SOURCE EXCERPT =
╭──

BINDIR  :=  /home/user/bin


.PHONY: all
all : $(BINDIR)/$(name) ../makefile.mak ../makefile.bot


#
# macro of all *.c files 
# (NOTE:
# (the following 'wildcard' will pick up ALL .c files
# (like FileHeader.c and FunctionHeader.c 
# (which should not be part of the build
# (so be sure no unwanted .c files in directory
# (or change the extension
#
SRC := $(wildcard *.c)
OBJ := $(SRC:.c=.o)
DEP := $(SRC:.c=.d)
INC := $(SRC:.c=.h)


COMMON_OBJ := $(wildcard ../*.o)
#COMMON_SRC := $(wildcard ../*.c)
#COMMON_OBJ := $(COMMON_SRC:.c=.o)
#COMMON_DEP := $(COMMON_SRC:.c=.d)
#COMMON_INC := $(COMMON_SRC:.c=.h)

╰──

INFORMATION SHOWN =
╭──

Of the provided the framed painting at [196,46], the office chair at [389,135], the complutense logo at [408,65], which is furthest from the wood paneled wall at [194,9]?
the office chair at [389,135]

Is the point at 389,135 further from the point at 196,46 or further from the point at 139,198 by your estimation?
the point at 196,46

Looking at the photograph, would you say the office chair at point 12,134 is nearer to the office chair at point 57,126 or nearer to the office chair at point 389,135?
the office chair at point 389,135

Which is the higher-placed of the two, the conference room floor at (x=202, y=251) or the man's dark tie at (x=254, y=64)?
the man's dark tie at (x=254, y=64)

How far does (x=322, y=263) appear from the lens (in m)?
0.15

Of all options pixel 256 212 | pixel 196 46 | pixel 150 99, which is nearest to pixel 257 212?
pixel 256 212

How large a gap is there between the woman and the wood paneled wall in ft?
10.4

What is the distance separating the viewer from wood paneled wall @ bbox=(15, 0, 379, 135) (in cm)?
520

╰──

REQUIRED TASKS =
a – Rewrite everything in the makefile excerpt from "INC := $(SRC:.c=.h)" down to "#COMMON_DEP := $(COMMON_SRC:.c=.d)", swapping "COMMON_OBJ" for "SHARED_OBJ" wherever it appears.
b – Extend the makefile excerpt with the lines that would come after its last line.

ANSWERS TO THE EXERCISE =
a –
INC := $(SRC:.c=.h)


SHARED_OBJ := $(wildcard ../*.o)
#COMMON_SRC := $(wildcard ../*.c)
#SHARED_OBJ := $(COMMON_SRC:.c=.o)
#COMMON_DEP := $(COMMON_SRC:.c=.d)

b –
MAKE    :=  /usr/bin/make

CC      :=  /usr/bin/gcc

CP      :=  cp

MV      := mv

LDFLAGS :=  -L/usr/local/lib

DEBUG   :=  -ggdb3

CCFLAGS :=  $(DEBUG) -Wall -W

#CPPFLAGS += =MD

#LIBS    :=  -lidn -lssl -ldl -lrt -lz -lc -lm
LIBS    :=   -lssl -ldl -lrt -lz -lc -lm



#
# link the .o files into the executable 
# using the linker flags
# -- explicit rule
#
$(name): $(OBJ) $(COMMON_OBJ) ../makefile.mak ../makefile.bot
    #
    # ======= $(name) Link Start =========
    $(CC) $(LDFLAGS) -o $@ $(OBJ) $(COMMON_OBJ) $(LIBS)
    # ======= $(name) Link Done ==========
    #



# note:
# using MV rather than CP results in all executables being re-made everytime
$(BINDIR)/$(name): $(name)
    #
    # ======= $(name) Copy Start =========
    sudo $(CP) $(name) $(BINDIR)/.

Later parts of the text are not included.